▸ **Extrait fourni**:
Les Zones Humides, édito par Eric Lenoir

Les Zones Humides, édito par Eric Lenoir

Les Zones Humides, édito les pieds dans l’eau -ou presque-

Contrairement à une idée reçue, les zones humides (ZH), ne sont pas uniquement des lieux où l’on voit de l’eau à l’air libre, et même pas en permanence. Si les milieux aquatiques sont le plus souvent des ZH, l’inverse n’est pas nécessairement vrai : on considère qu’une ZH en est une en fonction de divers critères d’abord pédologiques (liés au sol). La capacité du sol à retenir une quantité d’eau à jusqu’à une certaine profondeur maximale, proche de la surface ou à la surface, de façon permanente ou temporaire notable, fait de lui une zone potentiellement humide. D’autres critères de surface, tels la présence d’une des 700 espèces végétales considérées comme indicatrices d’une ZH ou la présence d’eau sur de longues périodes, aident à déterminer cet état.

▸ **Enregistrements**:

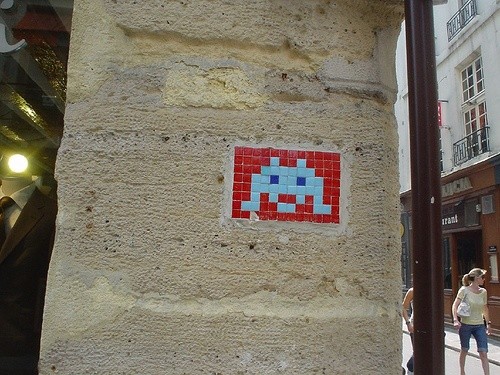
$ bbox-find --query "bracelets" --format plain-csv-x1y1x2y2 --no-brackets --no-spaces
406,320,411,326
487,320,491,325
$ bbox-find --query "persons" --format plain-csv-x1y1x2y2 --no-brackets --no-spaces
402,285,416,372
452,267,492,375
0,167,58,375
...
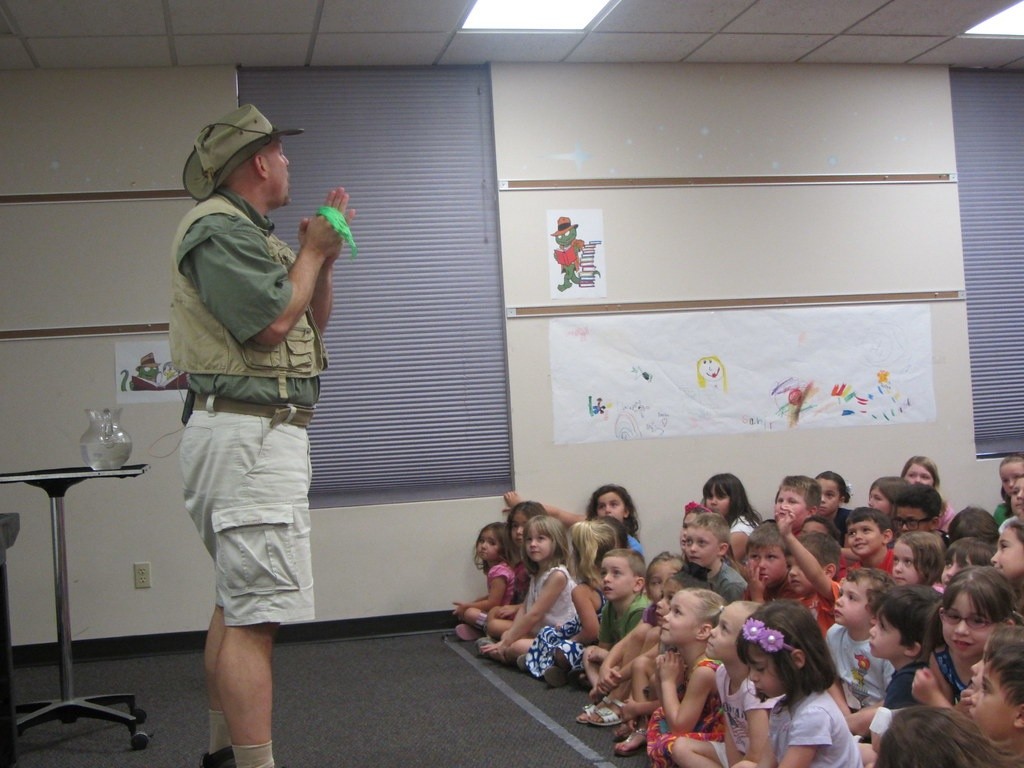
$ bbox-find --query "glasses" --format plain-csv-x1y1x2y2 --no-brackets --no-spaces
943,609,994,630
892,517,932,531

▸ **Consignes**:
A: Remplace « critères » par « paramètres » dans le passage du texte sur les zones humides qui commence par « Les Zones Humides, édito les » et s'arrête après « déterminer cet état. », puis recopie ce passage.
B: Prolonge le texte sur les zones humides à la suite de sa dernière phrase.

▸ **Réponses**:
A:
Les Zones Humides, édito les pieds dans l’eau -ou presque-

Contrairement à une idée reçue, les zones humides (ZH), ne sont pas uniquement des lieux où l’on voit de l’eau à l’air libre, et même pas en permanence. Si les milieux aquatiques sont le plus souvent des ZH, l’inverse n’est pas nécessairement vrai : on considère qu’une ZH en est une en fonction de divers paramètres d’abord pédologiques (liés au sol). La capacité du sol à retenir une quantité d’eau à jusqu’à une certaine profondeur maximale, proche de la surface ou à la surface, de façon permanente ou temporaire notable, fait de lui une zone potentiellement humide. D’autres paramètres de surface, tels la présence d’une des 700 espèces végétales considérées comme indicatrices d’une ZH ou la présence d’eau sur de longues périodes, aident à déterminer cet état.

B:
A l’échelle du territoire français, cela représente à peu près un tiers des surfaces, ce qui est considérable. Les ZH entrant dans le domaine de la Loi-cadre sur l’eau, nécessairement très protectrice, contraignante et complexe -voire inapplicable-, elles ne sont pas très appréciées des aménageurs, développeurs, agriculteurs qui se retrouvent à devoir composer avec.

Mais ces lourdes contraintes administratives, économiques ou techniques qu’elles imposent en particulier à des fins de préservation de la ressource et de la biodiversité ne doivent pas faire oublier ce que nous leur devons.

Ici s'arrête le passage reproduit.